Si les raisons sont mauvaises, il y aura donc une zone de divergence à gérer.
Le négociateur professionnel devrait se rappeler son enfance…
quand il était très bon…
Il y a un âge des « pourquoi », durant lequel les enfants interpellent leurs parents sur l’origine du vent et le langage des chats…
Les enfants entre 2 et 6 ans sont souvent d’excellents négociateurs et obligent leurs parents à se positionner par rapport à une conception du monde.
- Pourquoi on doit mourir ?
- Qu’est-ce qu’on devient quand on est mort ?
- Pourquoi papa et toi maman vous criez tout le temps le soir quand on est couchés ?
- Pourquoi je n’ai pas le droit de manger avec les invités ?
L’acte de demander ou de se demander « pourquoi ?» est tellement naturel, ancré dans notre quotidien, qu’il semble incongru de questionner cette question.
Puis l’adolescence les submergeant progressivement ils gardent leurs questions pour eux et se distancient vis-à-vis de leurs parents, qui, eux-mêmes, ne les interrogent plus sur le pourquoi de leurs silences.
Pourquoi les girafes ont elles un long cou ?
Lamarck répondait à ce « pourquoi » par le fait qu’elle devait l’allonger pour manger les feuilles les plus hautes des arbres et que ce caractère se léguait de génération en génération et devenait héréditaire.
Darwin répondait à ce « pourquoi » différemment : en observant une population d’êtres vivants on constate une hétérogénéité avec des individus différents les uns des autres ; les girafes les plus grandes mangeront plus que les petites, vivront plus longtemps, auront une descendance plus nombreuse et, par sélection naturelle diffuseront ainsi à leurs héritières un avantage différentiel.
Pourquoi tu ne veux pas faire tes devoirs ?
- Parce que je ne comprends rien !
Si je t’aide à les faire tu accepterais de t’y mettre ?
- Non, je ne comprends rien ! tu ne comprends pas ?
Survient alors le carrefour des choix possibles.
- Soit on continue le questionnement en demandant « pourquoi » l’enfant refuse de l’aide, et on découvrira peut-être, une bonne raison : je n’ai pas bien compris ce que le prof disait et j’ai peur d’être définitivement largué.
- Soit on imagine une mauvaise raison qu’on plaque sur notre enfant : il ne veut pas travailler parce qu’il veut du temps pour jouer sur son portable…

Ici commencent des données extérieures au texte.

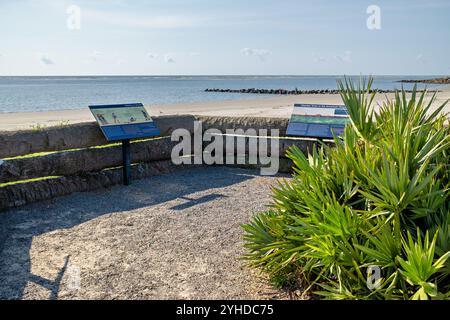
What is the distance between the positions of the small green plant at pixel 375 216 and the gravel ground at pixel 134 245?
58cm

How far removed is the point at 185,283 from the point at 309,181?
1.39 metres

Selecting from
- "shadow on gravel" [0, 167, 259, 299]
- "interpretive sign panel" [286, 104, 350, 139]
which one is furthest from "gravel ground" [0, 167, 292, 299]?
"interpretive sign panel" [286, 104, 350, 139]

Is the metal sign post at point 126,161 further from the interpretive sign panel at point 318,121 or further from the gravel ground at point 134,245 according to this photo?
the interpretive sign panel at point 318,121

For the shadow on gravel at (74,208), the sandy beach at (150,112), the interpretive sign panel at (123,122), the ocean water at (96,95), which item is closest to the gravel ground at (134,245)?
the shadow on gravel at (74,208)

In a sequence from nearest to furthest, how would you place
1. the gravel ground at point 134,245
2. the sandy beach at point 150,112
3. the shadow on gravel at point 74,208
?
the gravel ground at point 134,245 < the shadow on gravel at point 74,208 < the sandy beach at point 150,112

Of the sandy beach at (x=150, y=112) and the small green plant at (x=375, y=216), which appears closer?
the small green plant at (x=375, y=216)

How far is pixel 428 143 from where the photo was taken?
350 cm

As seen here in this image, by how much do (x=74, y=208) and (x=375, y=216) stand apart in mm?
4410

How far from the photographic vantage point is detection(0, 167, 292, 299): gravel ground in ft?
13.4

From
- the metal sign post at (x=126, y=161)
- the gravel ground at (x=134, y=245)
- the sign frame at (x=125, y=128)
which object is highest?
the sign frame at (x=125, y=128)

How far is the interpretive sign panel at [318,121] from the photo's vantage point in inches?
322

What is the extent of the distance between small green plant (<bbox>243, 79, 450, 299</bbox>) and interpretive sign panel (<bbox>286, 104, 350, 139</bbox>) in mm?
3969

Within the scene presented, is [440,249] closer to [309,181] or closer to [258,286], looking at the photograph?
[309,181]

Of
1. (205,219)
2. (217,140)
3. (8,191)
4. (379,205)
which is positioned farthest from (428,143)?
(217,140)
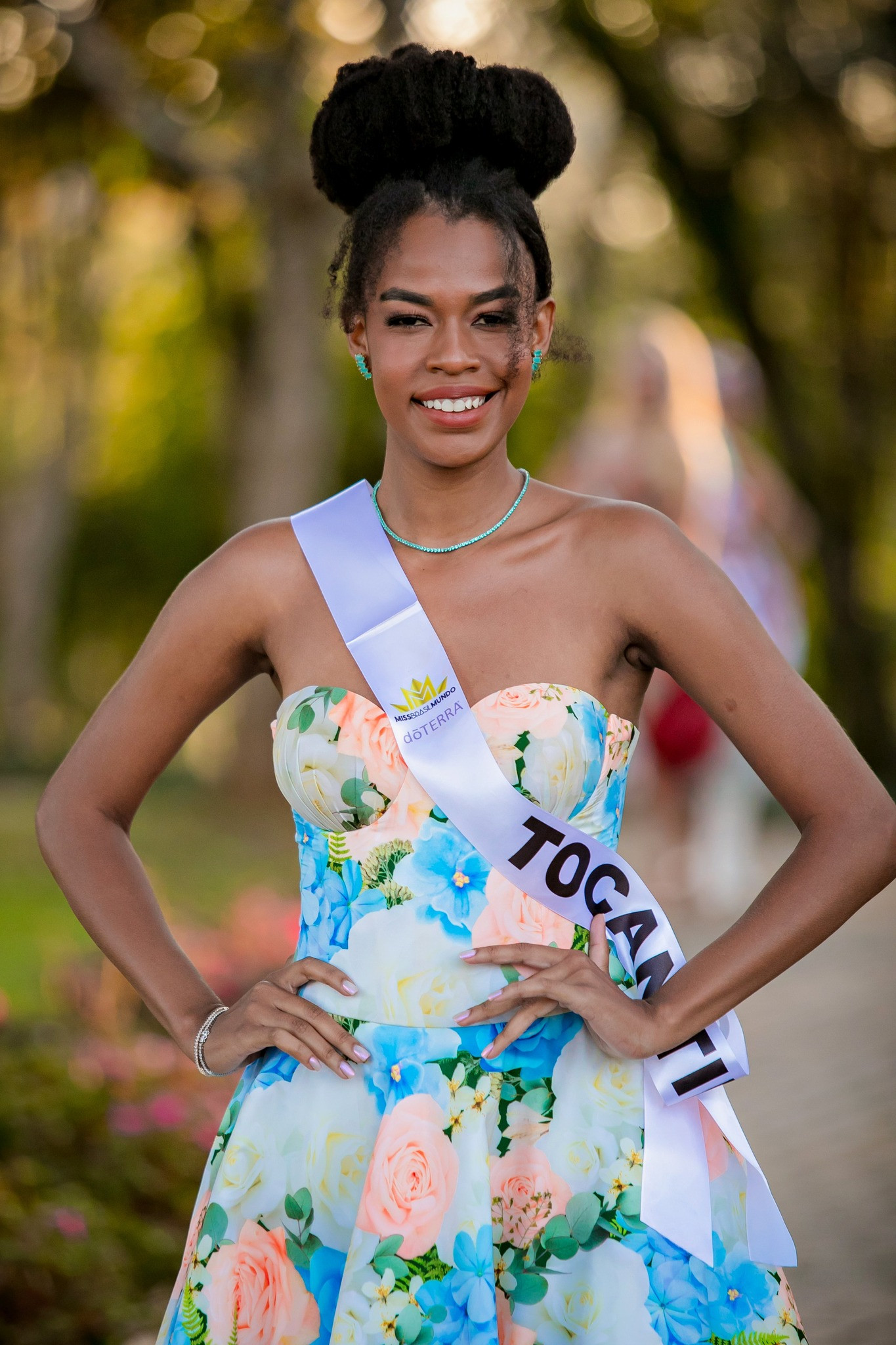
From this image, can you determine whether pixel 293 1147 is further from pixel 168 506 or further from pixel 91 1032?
pixel 168 506

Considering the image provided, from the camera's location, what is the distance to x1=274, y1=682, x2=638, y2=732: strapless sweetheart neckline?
2.07 metres

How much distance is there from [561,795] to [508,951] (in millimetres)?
216

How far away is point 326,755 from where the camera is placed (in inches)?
81.5

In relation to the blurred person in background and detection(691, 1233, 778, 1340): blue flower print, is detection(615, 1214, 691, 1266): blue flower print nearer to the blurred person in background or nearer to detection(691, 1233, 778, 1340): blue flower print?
detection(691, 1233, 778, 1340): blue flower print

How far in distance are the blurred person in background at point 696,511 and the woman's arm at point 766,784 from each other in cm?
462

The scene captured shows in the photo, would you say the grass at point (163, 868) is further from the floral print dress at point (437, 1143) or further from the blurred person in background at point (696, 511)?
the floral print dress at point (437, 1143)

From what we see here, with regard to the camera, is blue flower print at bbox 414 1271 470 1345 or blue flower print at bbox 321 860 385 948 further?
blue flower print at bbox 321 860 385 948

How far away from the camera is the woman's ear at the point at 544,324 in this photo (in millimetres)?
2242

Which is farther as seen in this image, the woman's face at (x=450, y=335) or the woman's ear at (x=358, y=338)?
the woman's ear at (x=358, y=338)

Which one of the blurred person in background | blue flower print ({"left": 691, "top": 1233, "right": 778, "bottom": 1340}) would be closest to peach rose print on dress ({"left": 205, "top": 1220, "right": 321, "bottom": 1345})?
blue flower print ({"left": 691, "top": 1233, "right": 778, "bottom": 1340})

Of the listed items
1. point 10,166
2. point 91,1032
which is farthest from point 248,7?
point 91,1032

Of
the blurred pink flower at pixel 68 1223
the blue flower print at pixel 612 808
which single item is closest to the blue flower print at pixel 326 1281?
the blue flower print at pixel 612 808

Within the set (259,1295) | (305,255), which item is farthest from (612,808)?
(305,255)

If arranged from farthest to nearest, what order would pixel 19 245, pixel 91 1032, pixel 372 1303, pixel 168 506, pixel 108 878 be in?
1. pixel 168 506
2. pixel 19 245
3. pixel 91 1032
4. pixel 108 878
5. pixel 372 1303
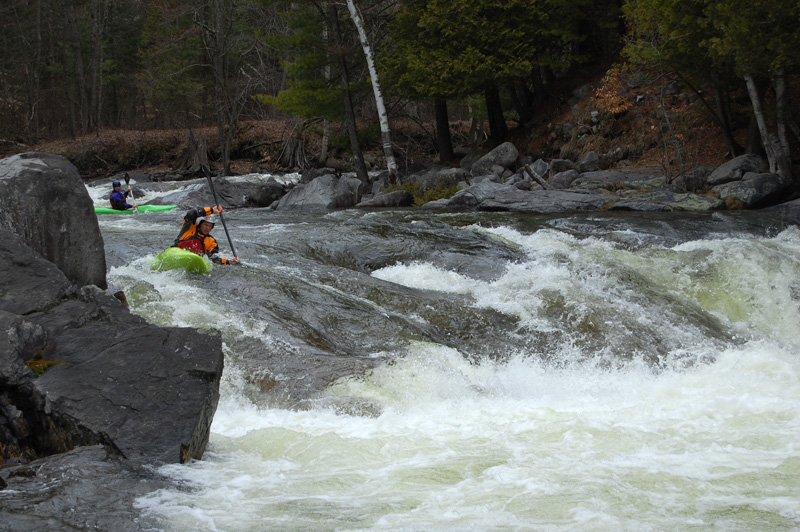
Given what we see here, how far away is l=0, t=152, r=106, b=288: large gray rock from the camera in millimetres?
5824

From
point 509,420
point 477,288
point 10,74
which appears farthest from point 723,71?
point 10,74

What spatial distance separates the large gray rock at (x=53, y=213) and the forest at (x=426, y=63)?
10.9 m

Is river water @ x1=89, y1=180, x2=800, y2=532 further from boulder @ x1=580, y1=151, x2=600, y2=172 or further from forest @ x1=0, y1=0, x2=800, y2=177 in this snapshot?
boulder @ x1=580, y1=151, x2=600, y2=172

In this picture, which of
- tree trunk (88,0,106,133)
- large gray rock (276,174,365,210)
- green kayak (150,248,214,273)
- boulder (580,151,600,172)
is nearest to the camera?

Pourquoi maman, y a-t-il une épidémie de coronavirus ?
Attention aux réponses !
Parce que le gouvernement ne nous a pas protégé, mon chéri.
Parce que la maire de Paris n’a pas pris de bonnes dispositions, mon chéri.
Parce que les chinois sont sales et mangent des animaux dégoûtants, mon chéri.
Parce que c’est la faute de la mondialisation du commerce, mon chéri.
Parce que c’est la faute des juifs, mon amour.
Parce que tu ne te laves pas assez les mains, et puis vas-y et arrête de poser des questions idiotes.
Yves Halifa
29 février 2020
[1](Éditions Autrement)Questions posées par Erwan Cario (Libération samedi 29 février).